I am stuck onto a rare problem that I try to expose next.

First, I got somewhere within the code the variable W_dp_0 declared like:

extern unsigned char    W_dp_0;

W_dp_0 is actually initialized inside a library into which I don't have access at all.

Now I show you the beginning code of function Compose_Prot(), the last line of which is the one that's causing the problem:

void Compose_Prot (void){
  bool is_valid = FALSE;
  char val[7];
  char st1, st2, st3;
  unsigned char j = (unsigned char) W_dp_0;

At the disassembler window I have the lines shown next, that correspond to the assignment to j:

0x080006BA 4882      LDR      r0,[pc,#520]  ; @0x080008C4
0x080006BC 7805      LDRB     r5,[r0,#0x00]

The memory map is like:

0x080008c4  C7 01 00 20
0x080008c8  13  01 00 20

and at the address of W_dp_0:

0x200001c6 02 03 04 01
0x200001ca 00 00 0A 00


So that after the execution, R0 is

0x200001C7

and R5, which corresponds to j variable:

0x00000003

But, if I now print values of variables in the command window I see that:

> W_dp_0
0x01040302
> &W_dp_0
0x200001C6
> (unsigned char) W_dp_0;
0x02
> j
0x03

So why j equals 0x03 and not 0x02 as expected and agreed to the Command Window?
What else can I do to find any clue that helps me find a reason?
And finally, why the disassembler computes the address 0x080008C4, instead of 0x80008c2 that would correspond to the addition of PC + 520 ( 0x080006ba + 520 ) ?

Thanks in advance,

Carles

  • Because by the time the computation occurs PC has already advanced.

    The assembler/compiler figure this out when encoding, the disassembler show the correct opcode/operand encodings, and it computes the correct address being accessed

  • First, I got somewhere within the code the variable W_dp_0 declared like:

    extern unsigned char    W_dp_0;
    


    W_dp_0 is actually initialized inside a library into which I don't have access at all.

    Two remarks to that.

    1) a declaration "somewhere within the code" is irrelevant. You need that declaration actually visible to the code snippet you're examining. I.e. that declaration had better be not "somewhere", but rather in a header file, and that header file had better be #included into the C source file you're looking at.

    2) are you absolutely certain that that variable's type is unsigned char? I ask because the debugger appears to disagree with you on that. Or why else would it print it as a 32-bit value?

    unsigned char j = (unsigned char) W_dp_0;
    


    That line of code is exremely suspicious. There's not really any sane reason why anybody would explicitly cast an unsigned char value to unsigned char, just to initialize an unsigned char variable with it. That just makes no sense whatsoever unless W_dp_0 is not, actually, of type unsigned char.

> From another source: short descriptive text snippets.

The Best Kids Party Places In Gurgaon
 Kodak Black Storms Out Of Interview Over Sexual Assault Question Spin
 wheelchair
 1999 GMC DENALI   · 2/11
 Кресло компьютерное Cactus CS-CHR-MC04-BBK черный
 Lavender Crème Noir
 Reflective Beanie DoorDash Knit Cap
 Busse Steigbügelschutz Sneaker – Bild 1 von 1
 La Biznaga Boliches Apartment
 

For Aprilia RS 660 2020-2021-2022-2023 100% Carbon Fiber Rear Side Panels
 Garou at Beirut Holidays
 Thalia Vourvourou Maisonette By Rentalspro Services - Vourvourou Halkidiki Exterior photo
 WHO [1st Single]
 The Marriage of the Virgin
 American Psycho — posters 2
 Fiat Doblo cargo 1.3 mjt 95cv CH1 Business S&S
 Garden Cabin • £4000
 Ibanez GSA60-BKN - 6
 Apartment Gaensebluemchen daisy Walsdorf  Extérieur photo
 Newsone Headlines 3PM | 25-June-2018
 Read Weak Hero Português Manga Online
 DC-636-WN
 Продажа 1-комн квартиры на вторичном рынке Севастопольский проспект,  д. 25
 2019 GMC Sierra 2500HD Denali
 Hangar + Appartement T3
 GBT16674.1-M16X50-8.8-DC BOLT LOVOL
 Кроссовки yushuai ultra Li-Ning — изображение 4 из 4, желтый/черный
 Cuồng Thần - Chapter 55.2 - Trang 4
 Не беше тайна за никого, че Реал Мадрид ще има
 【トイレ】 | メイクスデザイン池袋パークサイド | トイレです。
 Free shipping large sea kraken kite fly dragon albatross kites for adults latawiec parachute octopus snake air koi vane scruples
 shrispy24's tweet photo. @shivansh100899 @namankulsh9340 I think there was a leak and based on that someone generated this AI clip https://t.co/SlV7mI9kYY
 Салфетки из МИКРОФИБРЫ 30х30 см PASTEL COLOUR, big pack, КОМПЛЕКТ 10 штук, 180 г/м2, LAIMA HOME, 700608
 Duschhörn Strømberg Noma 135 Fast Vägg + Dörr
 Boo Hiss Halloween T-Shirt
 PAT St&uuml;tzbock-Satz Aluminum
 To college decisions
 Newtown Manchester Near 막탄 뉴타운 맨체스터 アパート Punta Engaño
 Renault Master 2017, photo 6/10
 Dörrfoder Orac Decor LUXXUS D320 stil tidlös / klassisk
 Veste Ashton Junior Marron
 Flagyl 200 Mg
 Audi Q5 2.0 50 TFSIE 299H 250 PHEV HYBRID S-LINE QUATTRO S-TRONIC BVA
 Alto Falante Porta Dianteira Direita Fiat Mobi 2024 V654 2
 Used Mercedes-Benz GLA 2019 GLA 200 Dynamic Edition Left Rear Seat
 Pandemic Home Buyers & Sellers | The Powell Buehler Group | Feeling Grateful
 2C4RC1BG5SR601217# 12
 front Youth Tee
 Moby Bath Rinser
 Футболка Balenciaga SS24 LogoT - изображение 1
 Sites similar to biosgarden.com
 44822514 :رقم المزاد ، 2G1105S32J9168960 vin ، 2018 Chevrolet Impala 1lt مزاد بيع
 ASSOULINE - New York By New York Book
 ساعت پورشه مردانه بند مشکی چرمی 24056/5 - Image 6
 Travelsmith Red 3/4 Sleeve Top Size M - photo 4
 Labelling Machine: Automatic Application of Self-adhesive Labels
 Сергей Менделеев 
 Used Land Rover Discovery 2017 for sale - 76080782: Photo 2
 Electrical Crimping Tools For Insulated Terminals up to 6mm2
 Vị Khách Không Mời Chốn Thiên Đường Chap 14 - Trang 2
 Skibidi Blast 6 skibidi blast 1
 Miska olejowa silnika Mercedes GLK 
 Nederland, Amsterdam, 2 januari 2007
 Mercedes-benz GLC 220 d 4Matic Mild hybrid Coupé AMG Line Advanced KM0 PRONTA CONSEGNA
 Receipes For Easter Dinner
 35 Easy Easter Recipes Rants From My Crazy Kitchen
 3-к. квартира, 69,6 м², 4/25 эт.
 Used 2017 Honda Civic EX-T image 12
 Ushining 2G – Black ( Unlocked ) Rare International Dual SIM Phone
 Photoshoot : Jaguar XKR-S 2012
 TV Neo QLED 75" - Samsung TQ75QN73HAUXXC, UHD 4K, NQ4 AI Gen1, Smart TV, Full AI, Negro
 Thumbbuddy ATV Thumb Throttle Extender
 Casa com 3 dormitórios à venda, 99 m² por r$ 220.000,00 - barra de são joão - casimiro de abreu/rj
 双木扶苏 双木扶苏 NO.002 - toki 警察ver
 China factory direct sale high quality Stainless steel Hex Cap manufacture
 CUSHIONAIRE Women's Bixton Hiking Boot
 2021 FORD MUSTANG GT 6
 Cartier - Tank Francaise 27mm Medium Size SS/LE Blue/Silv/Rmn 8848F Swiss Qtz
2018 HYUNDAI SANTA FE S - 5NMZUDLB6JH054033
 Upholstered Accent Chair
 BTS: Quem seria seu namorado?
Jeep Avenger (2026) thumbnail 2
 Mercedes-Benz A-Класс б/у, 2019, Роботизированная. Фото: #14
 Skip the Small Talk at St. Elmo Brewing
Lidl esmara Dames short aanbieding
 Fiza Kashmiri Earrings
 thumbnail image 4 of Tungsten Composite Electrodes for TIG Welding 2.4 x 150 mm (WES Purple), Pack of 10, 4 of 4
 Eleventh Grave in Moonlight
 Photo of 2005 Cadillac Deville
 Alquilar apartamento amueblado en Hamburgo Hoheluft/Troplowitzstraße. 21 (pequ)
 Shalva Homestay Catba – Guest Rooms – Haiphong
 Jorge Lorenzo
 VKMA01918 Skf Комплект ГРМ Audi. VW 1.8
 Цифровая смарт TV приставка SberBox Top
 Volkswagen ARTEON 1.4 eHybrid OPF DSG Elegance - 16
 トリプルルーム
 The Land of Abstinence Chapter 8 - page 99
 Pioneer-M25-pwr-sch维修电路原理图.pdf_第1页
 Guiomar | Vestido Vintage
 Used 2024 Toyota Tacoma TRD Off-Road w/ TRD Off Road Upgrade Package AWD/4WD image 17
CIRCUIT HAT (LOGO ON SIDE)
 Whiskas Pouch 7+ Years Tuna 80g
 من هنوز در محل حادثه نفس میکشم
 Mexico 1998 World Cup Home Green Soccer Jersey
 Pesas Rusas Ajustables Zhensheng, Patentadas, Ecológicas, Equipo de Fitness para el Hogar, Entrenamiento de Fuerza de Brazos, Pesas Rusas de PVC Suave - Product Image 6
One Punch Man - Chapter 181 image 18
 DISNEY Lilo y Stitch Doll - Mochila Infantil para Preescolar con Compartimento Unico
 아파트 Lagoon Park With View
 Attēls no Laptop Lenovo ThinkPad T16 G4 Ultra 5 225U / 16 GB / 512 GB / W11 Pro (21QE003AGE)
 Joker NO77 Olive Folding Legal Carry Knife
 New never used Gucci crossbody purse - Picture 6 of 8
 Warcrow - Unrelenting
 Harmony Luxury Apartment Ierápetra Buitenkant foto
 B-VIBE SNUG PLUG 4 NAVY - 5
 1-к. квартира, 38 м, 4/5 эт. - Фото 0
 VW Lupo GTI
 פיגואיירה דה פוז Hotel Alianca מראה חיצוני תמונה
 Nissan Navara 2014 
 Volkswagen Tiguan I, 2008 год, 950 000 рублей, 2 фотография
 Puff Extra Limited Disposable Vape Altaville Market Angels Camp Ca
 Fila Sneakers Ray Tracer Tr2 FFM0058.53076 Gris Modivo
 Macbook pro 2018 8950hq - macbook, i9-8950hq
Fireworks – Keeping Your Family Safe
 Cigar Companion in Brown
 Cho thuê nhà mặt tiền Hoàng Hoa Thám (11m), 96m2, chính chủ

    Overall, this looks like the compiler and linker disagree with the debugger both about the type (32 bit vs. 8 bit) and the address (0x200001C7 in R0, vs. 0x200001C6 in the debugger printout) of the object called W_dp_0. One possibility how that could happen is if you have made a dog's dinner out of handling its declarations. My guess is you have more than one declaration of it "somewhere in your code", of conflicting types. That causes undefined behaviour, which in this case manifests as a confused debugger.